Medical Image Retrieval Based on Ensemble Learning using Convolutional Neural Networks and Vision Transformers

Yahya, Ahmed; Khaled, Dalya; Al-Azzawi, Waleed; Alghazali, Tawfeeq; Jabr, H. Sabah; Abdulla, R. Madhat; Al-Maeeni, M. Kadhim Abbas; Alwan, N. Hussin; Najeeb, S. Saad; Falih, Kh. T.

doi:10.30486/mjee.2022.696500

Original Article

Medical Image Retrieval Based on Ensemble Learning using Convolutional Neural Networks and Vision Transformers

Authors

Department of nursing, Al-Hadba University College, Iraq
Al-Manara College for Medical Sciences, Maysan, Iraq
Medical Lab.

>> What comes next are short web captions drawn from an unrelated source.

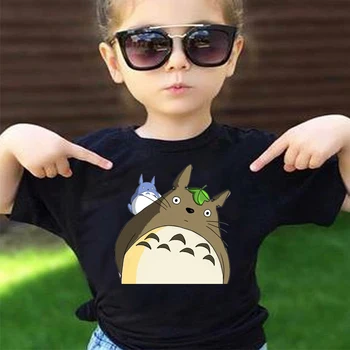 Vaikai Anime Spausdinti Totoro Juokinga Marškinėlius Berniukų ir Mergaičių Vasaros Drabužių Vaikas Soft White T-shirt Baby Mados Juoda Mergaičių Marškiniai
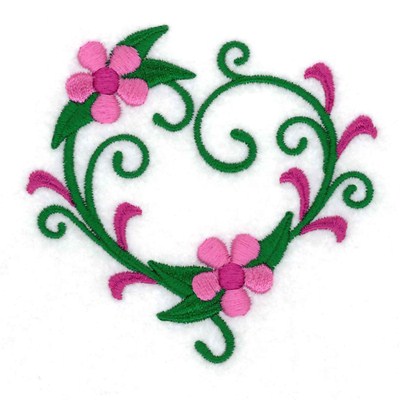 Flower Heart Machine Embroidery Design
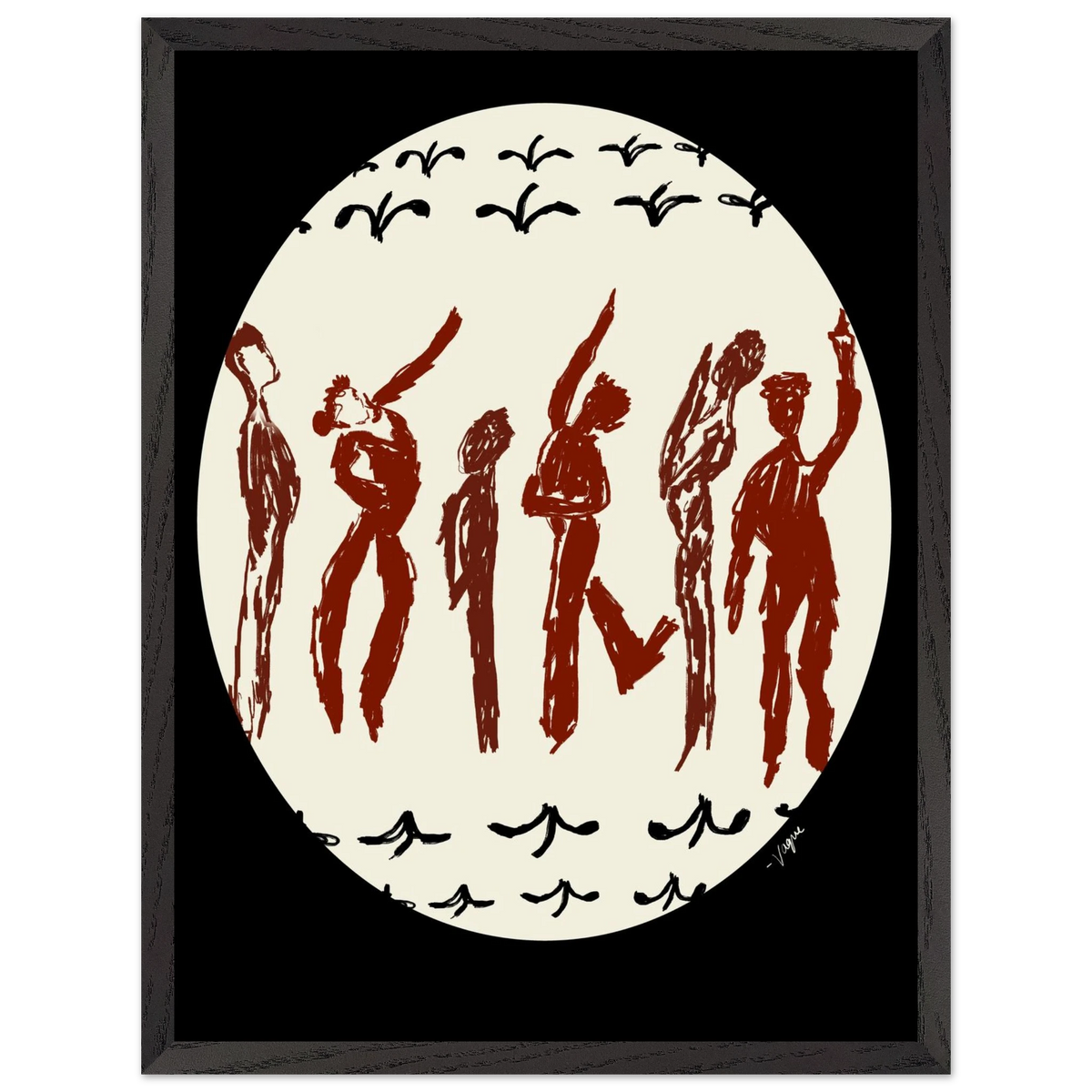 Framed wall art print with dark frame, cream circle, and red dancer silhouettes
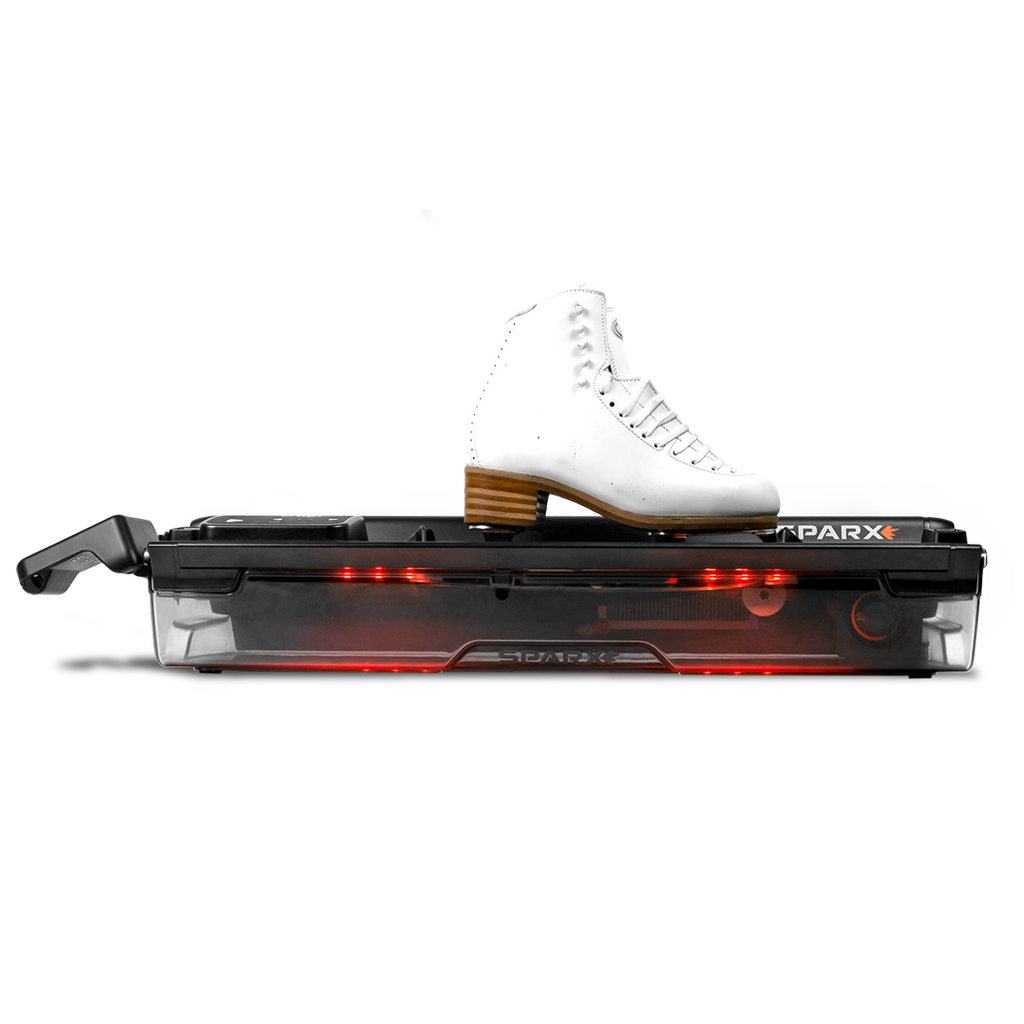Sparx figure skate adapters fitted to a Sparx sharpener with a figure skate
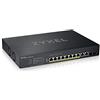 Zyxel Switch ad 8 porte Multi-Gig + 2 connessioni in rame da 10 G e 2 in fibra da 10 G. Funzione PoE++ con gestione intelligente NebulaFlex da 375 W. [XS1930-12HP]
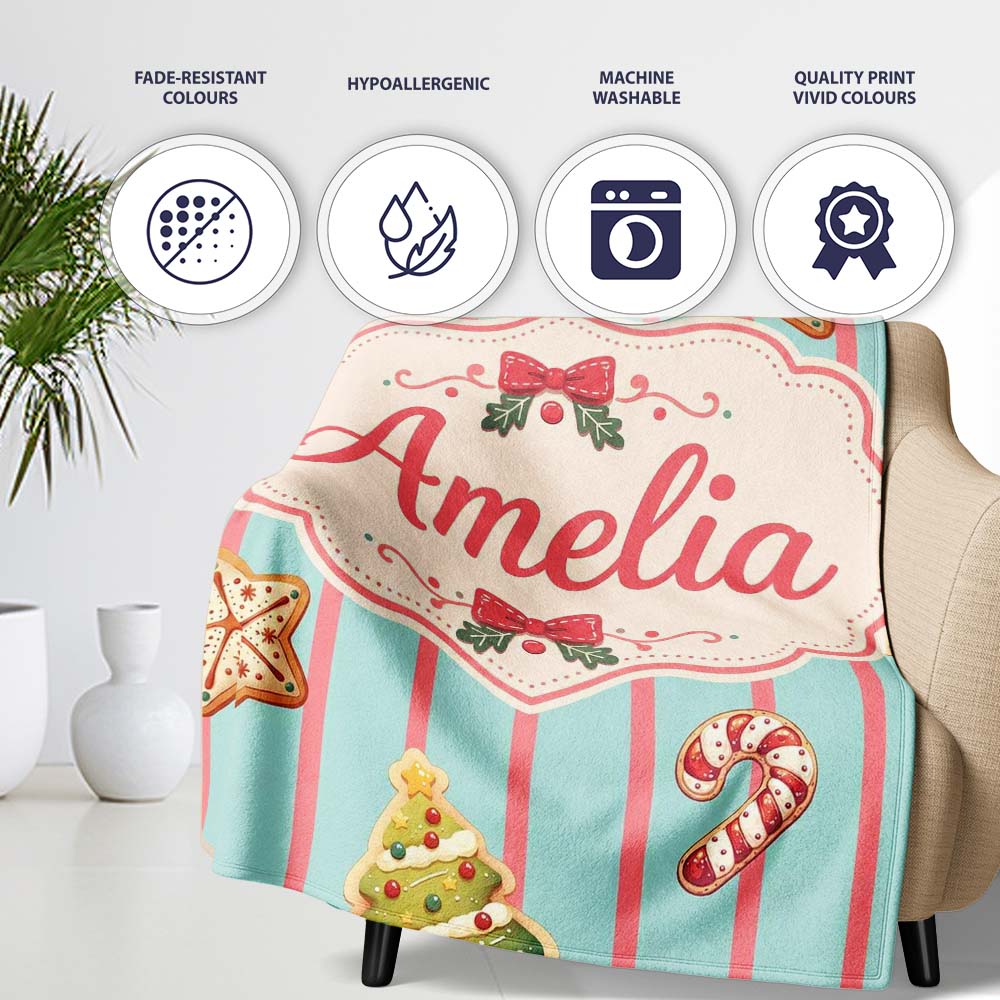 Cute Christmas Gingerbread Cookies Candy Cane Seamless Pattern Personalised Custom Name Super Soft Fleece Blanket Bed Sofa Throw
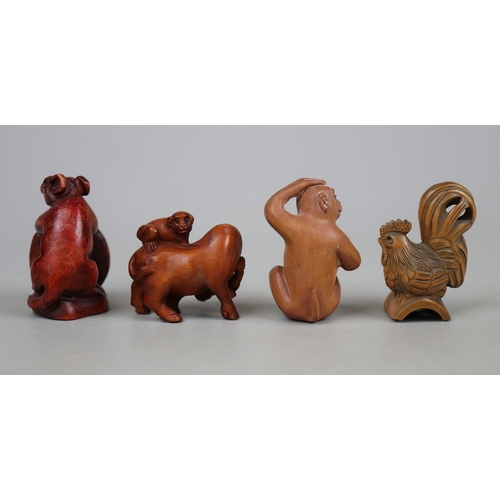 130 - 4 x Japanese carved Netsukes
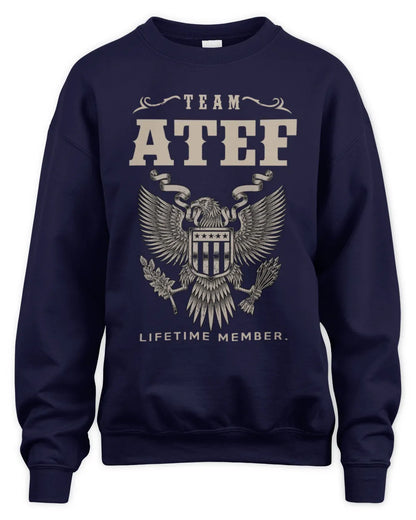 ATEF TP06-K82 – Personalized Classic Style Apparel “Team NAME Lifetime Member” - Unisex Sweatshirt - Navy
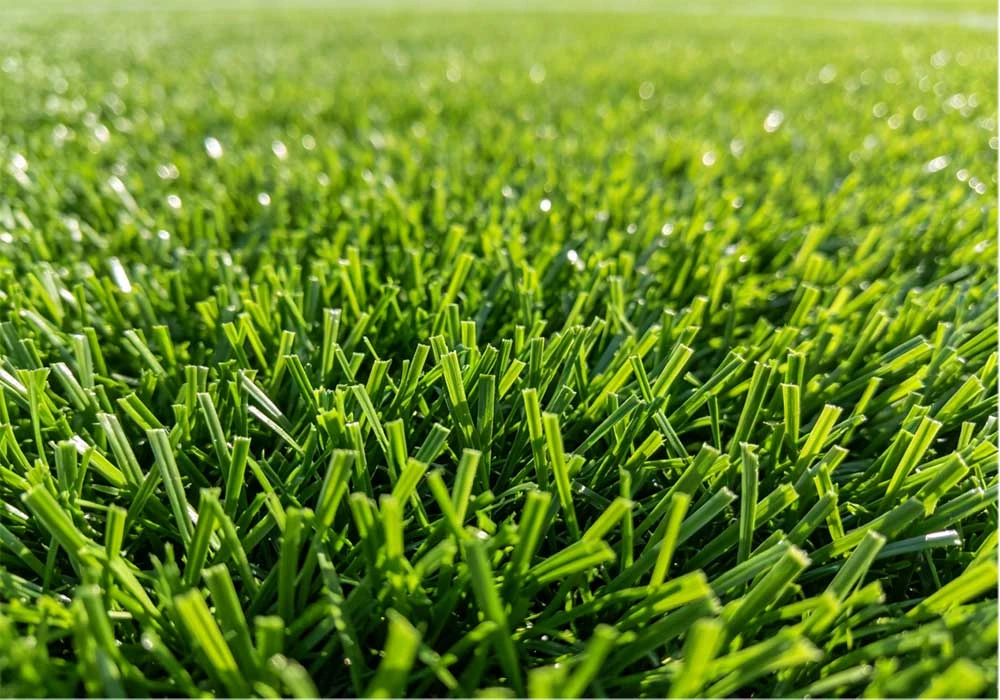 close up artificial football grass fibers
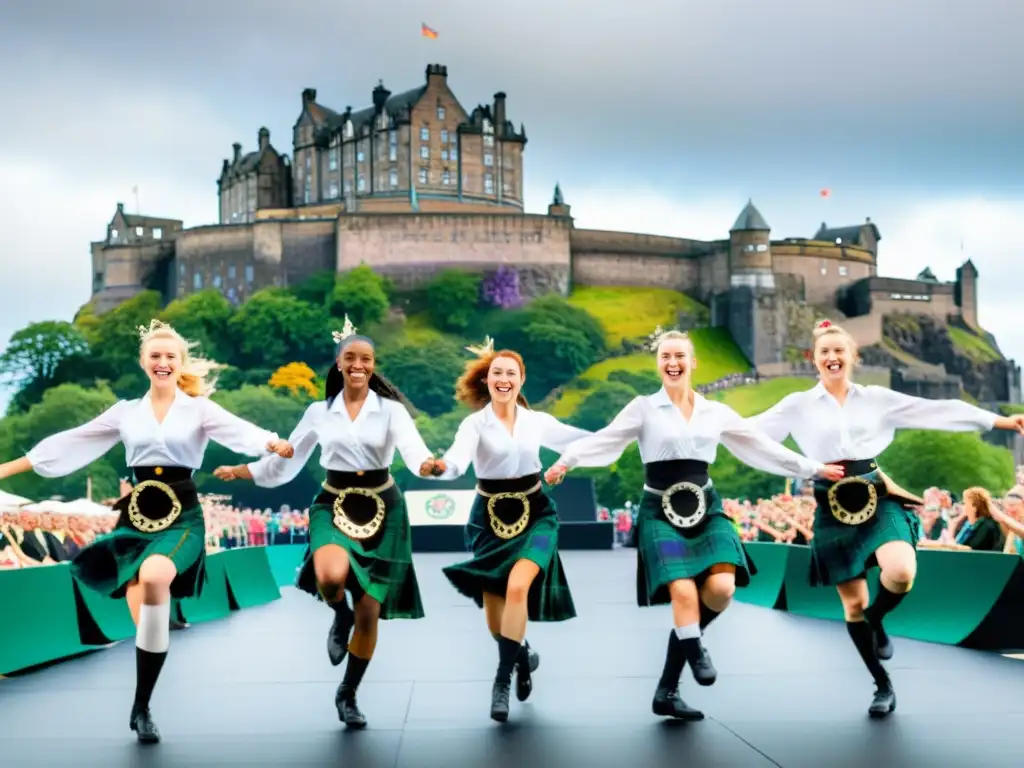 Grupo de bailarines en trajes escoceses, celebrando el significado cultural del Festival de Danza de Edimburgo con pasión y orgullo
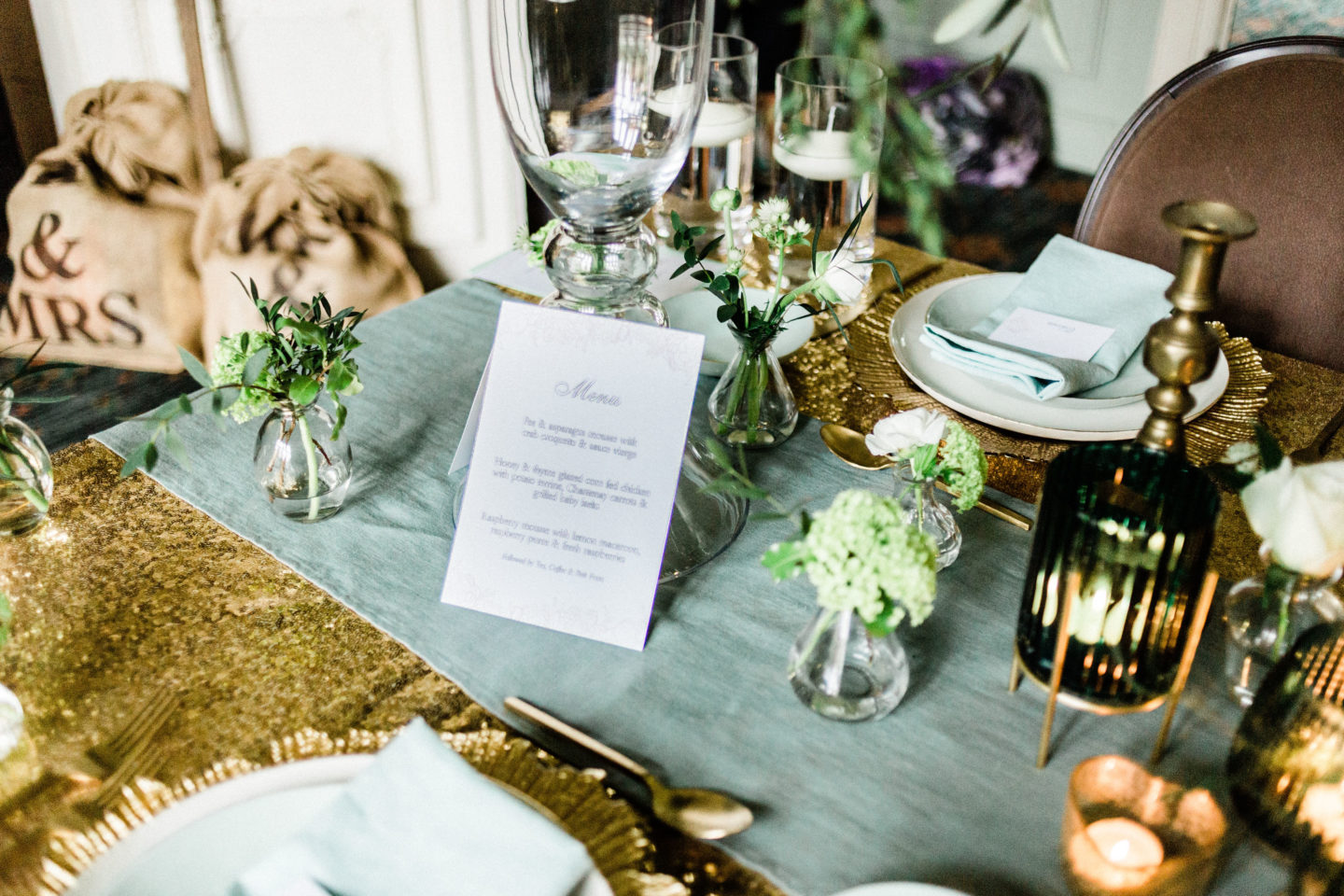 Mint and Gold Wedding With Italian Inspired Styling At The Warren House, Surrey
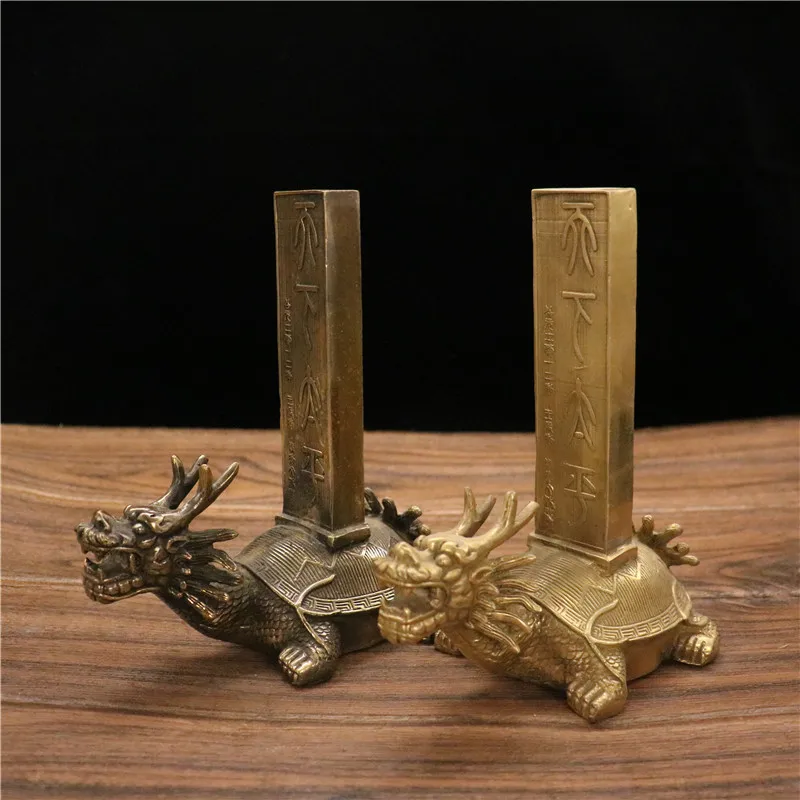 

Pure Copper Master Lower Decoration World Peace Dragon Turtle Camel Monument Beast Decoration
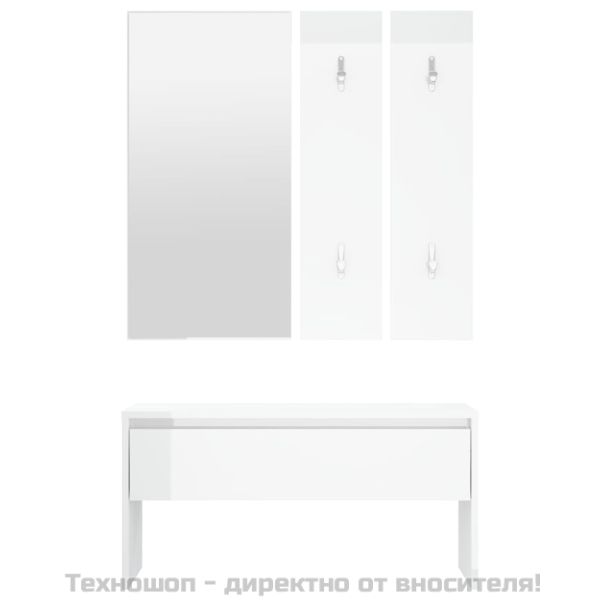 Комплект мебели за антре, бял гланц, инженерно дърво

Techniques department, College of Medical Technology, Al-Farahidi University, Iraq
College of Media, Department of Journalism, The Islamic University in Najaf, Najaf, Iraq
Anesthesia Techniques Department, Al-Mustaqbal University College, Babylon, Iraq
The University of Mashreq, Baghdad, Iraq
Al-Nisour University College, Baghdad, Iraq
Department of Nursing, Al-Zahrawi University College, Karbala, Iraq
Al-Esraa University College, Baghdad, Iraq
New Era and Development in Civil Engineering Research Group, Scientific Research Center, Al-Ayen University, Thi-Qar, Iraq.

Abstract

The rapid increase in the number of medical image repositories nowadays has led to problems in managing and retrieving medical visual data. This has proved the necessity of Content-Based Image Retrieval (CBIR) with the aim of facilitating the investigation of such medical imagery. One of the most serious challenges that require special attention is the representational quality of the embeddings generated by the retrieval pipelines. These embeddings should include global and local features to obtain more useful information from the input data. To fill this gap, in this paper, we propose a CBIR framework that utilizes the power of deep neural networks to efficiently classify and fetch the most related medical images with respect to a query image. Our proposed model is based on combining Vision Transformers (ViTs) and Convolutional Neural Networks (CNNs) and learns to capture both the locality and also the globality of high-level feature maps. Our method is trained to encode the images in the database and outputs a ranking list containing the most similar image to the least similar one to the query. To conduct our experiments, an intermodal dataset containing ten classes with five different modalities is used to train and assess the proposed framework. The results show an average classification accuracy of 95.32 % and a mean average precision of 0.61. Our proposed framework can be very effective in retrieving multimodal medical images with the images of different organs in the body.